We actually know extremely little regarding the Singing Bowls of Tibet. We find nothing concerning these specific instruments in books dealing with the ritual music of Tibet. Although 'Begging Bowls' are mentioned as being part of the practitioner's belongings, these are said to be made of iron or steel. Sacrificial Bowls adorning the Buddhist altars, whilst often possessing a pleasing sound, are likewise of a different shape to the 'singing bowls.' From the scores of recordings which have become increasingly available featuring Tibetan Buddhist Ritual Music, we find no recorded appearances or mention of the 'singing bowls.' Furthermore, travellers in the Himalayas find few or no answers to their questions concerning the origin, history or the traditional uses of the bowls within the context of spiritual discipline. The questioning of visiting lamas or peoples of Tibet very seldom improves upon this situation.

According to Groves: "The study of Tibetan music is important for several reasons: it establishes Tibetan ritual music as having a major independent Asian musical style; it shows that various genres perpetuate archaic Central Asian features; it enables us to recognise modes of the traditional music of many classes before these become further hybridised or disappear." First-hand material has become increasingly available since 1959 enabling one to form a reasonable picture of Tibetan music.

As we begin our exploration of this subject let us consider the background of Tibet:

Isolated by high altitudes, a severe climate and formidable mountain ranges, Tibet has developed a very original civilisation and music culture. Its population of about 1.7 million represents a blend of archaic whites and fully evolved mongoloids and goes back to the Central Asian Ch'iang tribes who were herders in the 1st millennium BC. Hence the ancient way of life is one of nomadic pastoralism. Economically Tibet belongs to a belt of cattle-raising cultures, stretching from Central Asia through Arabia into Africa. Agriculture is also found in the valleys of the south and southeast.

(Bounding-box records)
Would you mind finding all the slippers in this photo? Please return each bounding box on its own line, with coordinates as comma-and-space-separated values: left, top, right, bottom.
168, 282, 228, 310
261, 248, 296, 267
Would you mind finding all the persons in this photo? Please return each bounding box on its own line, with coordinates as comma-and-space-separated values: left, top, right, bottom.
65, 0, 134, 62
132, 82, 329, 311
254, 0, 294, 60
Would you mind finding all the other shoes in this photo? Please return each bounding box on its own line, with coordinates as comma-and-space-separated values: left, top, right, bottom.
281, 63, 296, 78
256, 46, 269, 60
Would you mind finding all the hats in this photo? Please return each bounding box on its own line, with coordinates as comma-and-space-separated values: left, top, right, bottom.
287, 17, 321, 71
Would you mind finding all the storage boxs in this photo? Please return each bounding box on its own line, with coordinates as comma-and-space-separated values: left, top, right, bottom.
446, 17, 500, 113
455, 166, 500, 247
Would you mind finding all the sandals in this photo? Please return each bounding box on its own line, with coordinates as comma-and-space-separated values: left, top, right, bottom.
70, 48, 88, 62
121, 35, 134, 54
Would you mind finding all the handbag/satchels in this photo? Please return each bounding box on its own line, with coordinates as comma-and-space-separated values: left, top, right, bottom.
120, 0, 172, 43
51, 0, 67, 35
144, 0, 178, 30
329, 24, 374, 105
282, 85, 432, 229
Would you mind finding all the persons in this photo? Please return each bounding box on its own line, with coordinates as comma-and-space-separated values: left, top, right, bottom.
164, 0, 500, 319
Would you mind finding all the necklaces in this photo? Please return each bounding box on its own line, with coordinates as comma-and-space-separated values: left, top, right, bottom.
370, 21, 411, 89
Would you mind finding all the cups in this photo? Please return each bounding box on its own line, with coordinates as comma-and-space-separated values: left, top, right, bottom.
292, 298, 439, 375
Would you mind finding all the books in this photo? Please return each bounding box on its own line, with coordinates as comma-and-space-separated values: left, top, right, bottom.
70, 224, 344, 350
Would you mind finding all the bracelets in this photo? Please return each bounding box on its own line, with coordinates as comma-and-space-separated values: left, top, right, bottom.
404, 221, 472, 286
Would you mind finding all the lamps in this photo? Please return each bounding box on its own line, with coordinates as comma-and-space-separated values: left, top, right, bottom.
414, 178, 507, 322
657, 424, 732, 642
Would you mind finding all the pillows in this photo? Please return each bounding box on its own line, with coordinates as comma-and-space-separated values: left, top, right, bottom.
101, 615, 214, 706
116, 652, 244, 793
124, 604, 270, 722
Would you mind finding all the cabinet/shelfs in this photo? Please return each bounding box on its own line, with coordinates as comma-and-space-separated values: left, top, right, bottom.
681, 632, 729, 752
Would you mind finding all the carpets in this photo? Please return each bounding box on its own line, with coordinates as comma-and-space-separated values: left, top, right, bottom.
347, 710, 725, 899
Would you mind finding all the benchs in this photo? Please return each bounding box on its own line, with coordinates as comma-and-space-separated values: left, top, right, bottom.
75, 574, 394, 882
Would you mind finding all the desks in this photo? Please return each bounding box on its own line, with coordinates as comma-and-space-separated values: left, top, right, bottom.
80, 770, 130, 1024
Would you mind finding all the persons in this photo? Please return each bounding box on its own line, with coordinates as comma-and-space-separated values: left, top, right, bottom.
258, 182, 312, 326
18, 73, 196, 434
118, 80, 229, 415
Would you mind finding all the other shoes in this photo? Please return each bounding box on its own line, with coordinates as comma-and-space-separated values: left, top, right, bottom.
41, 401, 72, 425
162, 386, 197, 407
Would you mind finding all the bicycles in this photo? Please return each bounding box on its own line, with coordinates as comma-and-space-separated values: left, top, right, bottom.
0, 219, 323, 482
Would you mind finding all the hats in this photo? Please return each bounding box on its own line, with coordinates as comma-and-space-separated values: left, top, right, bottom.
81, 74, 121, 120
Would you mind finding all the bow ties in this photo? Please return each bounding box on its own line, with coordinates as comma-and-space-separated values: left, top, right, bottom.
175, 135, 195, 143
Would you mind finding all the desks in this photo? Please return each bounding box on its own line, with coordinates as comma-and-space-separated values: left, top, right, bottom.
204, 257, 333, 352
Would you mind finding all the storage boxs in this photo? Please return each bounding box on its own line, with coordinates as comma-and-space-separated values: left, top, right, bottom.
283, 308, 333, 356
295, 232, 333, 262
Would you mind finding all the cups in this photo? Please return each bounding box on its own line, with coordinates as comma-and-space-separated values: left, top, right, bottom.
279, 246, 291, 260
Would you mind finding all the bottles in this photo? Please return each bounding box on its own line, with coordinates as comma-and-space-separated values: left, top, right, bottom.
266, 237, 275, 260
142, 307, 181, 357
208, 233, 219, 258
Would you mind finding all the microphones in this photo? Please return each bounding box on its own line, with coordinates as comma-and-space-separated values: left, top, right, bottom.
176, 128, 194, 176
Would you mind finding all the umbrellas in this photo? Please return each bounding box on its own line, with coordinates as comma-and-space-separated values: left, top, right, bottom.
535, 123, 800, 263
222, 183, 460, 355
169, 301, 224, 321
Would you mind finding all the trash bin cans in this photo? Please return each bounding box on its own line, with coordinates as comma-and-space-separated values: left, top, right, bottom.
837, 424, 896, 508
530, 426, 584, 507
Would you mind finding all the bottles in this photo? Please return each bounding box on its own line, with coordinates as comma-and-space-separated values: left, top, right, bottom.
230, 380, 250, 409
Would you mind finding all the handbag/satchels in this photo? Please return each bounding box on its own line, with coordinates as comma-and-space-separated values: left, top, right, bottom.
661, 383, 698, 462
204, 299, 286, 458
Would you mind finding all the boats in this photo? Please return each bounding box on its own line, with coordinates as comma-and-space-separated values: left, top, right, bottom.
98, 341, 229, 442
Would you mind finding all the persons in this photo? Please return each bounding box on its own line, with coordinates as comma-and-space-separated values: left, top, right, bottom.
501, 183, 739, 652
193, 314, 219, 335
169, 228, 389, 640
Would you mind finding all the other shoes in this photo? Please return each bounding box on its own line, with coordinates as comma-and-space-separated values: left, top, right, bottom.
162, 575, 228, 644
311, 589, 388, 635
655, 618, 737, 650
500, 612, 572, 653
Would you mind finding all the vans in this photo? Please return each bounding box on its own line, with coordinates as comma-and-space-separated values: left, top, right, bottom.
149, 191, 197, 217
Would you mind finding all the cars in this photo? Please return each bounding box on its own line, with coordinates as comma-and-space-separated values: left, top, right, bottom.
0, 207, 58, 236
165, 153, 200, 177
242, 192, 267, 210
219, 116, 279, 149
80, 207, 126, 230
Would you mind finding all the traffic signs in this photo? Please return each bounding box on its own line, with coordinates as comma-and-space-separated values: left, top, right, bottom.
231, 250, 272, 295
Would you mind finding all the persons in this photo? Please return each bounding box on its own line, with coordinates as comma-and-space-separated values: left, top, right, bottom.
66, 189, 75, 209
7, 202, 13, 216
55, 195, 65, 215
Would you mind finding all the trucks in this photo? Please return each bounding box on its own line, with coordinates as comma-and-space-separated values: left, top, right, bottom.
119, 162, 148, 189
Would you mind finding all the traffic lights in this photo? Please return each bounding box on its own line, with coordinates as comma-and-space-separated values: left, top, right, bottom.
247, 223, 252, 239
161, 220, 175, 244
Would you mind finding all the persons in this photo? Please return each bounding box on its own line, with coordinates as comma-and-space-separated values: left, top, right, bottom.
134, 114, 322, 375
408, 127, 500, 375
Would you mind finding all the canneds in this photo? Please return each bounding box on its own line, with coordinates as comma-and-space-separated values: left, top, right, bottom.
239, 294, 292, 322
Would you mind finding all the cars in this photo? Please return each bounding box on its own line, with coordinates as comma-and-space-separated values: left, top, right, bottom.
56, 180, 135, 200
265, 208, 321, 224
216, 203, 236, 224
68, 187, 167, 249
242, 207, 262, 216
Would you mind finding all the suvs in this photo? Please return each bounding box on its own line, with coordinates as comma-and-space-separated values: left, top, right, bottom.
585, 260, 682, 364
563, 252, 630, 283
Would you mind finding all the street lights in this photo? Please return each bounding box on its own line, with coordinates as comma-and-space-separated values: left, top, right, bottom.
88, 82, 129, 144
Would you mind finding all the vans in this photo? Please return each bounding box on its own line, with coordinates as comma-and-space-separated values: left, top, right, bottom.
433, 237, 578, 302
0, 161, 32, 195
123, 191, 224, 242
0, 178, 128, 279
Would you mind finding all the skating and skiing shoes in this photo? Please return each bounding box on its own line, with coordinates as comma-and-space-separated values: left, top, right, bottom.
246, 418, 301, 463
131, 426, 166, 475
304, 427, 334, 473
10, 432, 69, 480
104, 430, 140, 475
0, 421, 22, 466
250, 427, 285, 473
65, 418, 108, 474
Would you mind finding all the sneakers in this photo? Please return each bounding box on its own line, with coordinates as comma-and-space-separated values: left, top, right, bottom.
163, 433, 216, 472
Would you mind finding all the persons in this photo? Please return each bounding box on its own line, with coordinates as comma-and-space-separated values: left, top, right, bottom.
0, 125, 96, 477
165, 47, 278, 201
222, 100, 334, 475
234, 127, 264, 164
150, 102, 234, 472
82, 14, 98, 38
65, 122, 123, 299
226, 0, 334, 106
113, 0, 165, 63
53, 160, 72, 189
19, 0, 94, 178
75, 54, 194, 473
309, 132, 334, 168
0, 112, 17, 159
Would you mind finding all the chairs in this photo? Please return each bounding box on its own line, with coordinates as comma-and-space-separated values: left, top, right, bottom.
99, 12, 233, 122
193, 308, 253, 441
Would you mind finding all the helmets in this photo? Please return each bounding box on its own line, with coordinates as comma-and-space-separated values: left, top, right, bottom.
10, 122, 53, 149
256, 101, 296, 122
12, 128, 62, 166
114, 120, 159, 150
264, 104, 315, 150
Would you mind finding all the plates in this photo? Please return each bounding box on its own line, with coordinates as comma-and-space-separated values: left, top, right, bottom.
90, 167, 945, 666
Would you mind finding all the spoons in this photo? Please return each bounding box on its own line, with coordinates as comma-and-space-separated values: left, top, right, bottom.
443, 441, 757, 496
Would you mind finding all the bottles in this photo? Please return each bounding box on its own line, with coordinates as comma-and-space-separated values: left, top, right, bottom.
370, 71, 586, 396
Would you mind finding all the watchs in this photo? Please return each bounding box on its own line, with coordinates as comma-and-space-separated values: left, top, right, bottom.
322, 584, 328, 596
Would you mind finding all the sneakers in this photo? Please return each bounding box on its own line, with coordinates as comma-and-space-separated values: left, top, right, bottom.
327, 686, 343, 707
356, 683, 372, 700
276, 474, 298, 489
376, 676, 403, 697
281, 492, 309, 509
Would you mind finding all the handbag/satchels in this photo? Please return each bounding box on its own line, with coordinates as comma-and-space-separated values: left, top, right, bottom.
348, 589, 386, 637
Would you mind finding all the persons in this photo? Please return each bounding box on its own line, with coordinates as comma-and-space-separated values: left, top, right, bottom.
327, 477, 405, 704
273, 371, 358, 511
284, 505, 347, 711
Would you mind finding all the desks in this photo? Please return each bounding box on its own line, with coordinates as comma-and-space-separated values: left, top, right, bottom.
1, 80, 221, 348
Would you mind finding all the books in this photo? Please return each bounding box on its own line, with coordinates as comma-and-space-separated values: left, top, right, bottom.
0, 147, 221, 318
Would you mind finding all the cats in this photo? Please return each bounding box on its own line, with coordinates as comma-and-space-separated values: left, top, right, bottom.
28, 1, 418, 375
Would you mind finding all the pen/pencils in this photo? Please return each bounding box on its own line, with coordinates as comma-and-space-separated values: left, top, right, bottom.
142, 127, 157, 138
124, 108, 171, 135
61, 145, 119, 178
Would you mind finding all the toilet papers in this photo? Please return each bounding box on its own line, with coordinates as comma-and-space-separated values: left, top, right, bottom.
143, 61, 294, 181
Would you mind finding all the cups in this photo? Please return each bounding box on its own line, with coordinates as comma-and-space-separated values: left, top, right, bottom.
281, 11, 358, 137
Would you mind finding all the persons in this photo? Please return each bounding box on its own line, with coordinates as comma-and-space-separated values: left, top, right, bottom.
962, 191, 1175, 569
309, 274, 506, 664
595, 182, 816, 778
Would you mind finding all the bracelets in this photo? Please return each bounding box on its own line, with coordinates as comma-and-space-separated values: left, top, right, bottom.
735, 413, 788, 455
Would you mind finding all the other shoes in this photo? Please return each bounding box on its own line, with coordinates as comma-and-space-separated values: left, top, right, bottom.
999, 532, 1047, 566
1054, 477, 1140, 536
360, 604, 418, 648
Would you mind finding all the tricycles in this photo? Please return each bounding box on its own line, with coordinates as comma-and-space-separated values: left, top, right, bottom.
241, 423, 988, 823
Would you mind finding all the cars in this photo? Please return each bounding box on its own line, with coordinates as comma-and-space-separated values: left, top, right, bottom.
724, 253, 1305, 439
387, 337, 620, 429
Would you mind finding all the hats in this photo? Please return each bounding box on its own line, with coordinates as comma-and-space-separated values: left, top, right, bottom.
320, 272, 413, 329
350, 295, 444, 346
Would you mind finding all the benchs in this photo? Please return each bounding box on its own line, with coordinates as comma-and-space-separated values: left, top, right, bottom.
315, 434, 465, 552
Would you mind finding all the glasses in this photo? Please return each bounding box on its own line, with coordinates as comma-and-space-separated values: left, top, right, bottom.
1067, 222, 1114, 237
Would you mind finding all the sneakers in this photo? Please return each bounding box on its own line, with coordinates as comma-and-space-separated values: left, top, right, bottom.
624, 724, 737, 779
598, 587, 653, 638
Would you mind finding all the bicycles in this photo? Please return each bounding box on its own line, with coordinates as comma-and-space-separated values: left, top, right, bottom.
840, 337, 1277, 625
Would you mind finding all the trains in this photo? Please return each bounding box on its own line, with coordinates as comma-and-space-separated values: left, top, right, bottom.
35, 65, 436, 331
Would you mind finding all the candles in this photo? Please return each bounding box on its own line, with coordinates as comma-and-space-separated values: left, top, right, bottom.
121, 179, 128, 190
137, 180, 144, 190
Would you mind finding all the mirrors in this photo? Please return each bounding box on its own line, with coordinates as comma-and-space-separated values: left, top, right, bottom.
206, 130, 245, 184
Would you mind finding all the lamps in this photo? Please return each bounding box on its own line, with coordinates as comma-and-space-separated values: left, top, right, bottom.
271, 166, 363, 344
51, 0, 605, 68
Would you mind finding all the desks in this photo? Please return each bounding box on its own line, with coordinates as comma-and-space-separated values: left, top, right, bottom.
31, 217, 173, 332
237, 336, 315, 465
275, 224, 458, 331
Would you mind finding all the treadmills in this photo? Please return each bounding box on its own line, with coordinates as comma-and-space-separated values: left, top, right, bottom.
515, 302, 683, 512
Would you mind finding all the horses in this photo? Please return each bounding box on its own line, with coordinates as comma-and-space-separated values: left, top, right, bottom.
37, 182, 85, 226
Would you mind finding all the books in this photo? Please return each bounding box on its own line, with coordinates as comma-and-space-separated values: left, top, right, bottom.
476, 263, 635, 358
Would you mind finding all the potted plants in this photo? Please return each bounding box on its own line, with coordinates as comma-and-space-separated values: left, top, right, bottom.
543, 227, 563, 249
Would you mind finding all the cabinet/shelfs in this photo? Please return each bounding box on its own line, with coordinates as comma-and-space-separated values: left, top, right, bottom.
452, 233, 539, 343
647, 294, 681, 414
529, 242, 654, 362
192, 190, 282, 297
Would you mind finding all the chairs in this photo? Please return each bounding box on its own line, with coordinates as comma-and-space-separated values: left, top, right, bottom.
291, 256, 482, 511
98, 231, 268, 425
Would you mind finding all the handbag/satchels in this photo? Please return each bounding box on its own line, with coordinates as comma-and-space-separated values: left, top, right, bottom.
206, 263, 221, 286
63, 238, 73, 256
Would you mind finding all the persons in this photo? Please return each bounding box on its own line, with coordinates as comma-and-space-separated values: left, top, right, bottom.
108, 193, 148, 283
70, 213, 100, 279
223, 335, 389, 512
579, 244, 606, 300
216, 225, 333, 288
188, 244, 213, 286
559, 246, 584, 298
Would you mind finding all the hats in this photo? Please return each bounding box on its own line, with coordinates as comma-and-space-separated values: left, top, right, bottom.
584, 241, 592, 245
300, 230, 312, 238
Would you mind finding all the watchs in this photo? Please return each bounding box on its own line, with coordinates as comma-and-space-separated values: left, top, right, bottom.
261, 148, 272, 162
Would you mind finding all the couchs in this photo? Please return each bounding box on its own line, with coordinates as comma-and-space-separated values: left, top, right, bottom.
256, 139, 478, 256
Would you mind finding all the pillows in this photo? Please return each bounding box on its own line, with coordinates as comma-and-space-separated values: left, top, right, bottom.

TASKS FOR THIS EXERCISE:
a – In the singing bowls passage, retype the words from "As we begin" up to and including "south and southeast.".
b – Answer these questions using the singing bowls passage:
(i) What material are begging bowls said to be made of?
(ii) Since what year has first-hand material on Tibetan music become increasingly available?
(iii) What population figure is given for Tibet?

ANSWERS PROVIDED:
a –
As we begin our exploration of this subject let us consider the background of Tibet:

Isolated by high altitudes, a severe climate and formidable mountain ranges, Tibet has developed a very original civilisation and music culture. Its population of about 1.7 million represents a blend of archaic whites and fully evolved mongoloids and goes back to the Central Asian Ch'iang tribes who were herders in the 1st millennium BC. Hence the ancient way of life is one of nomadic pastoralism. Economically Tibet belongs to a belt of cattle-raising cultures, stretching from Central Asia through Arabia into Africa. Agriculture is also found in the valleys of the south and southeast.

b –
(i) Iron or steel
(ii) 1959
(iii) About 1.7 million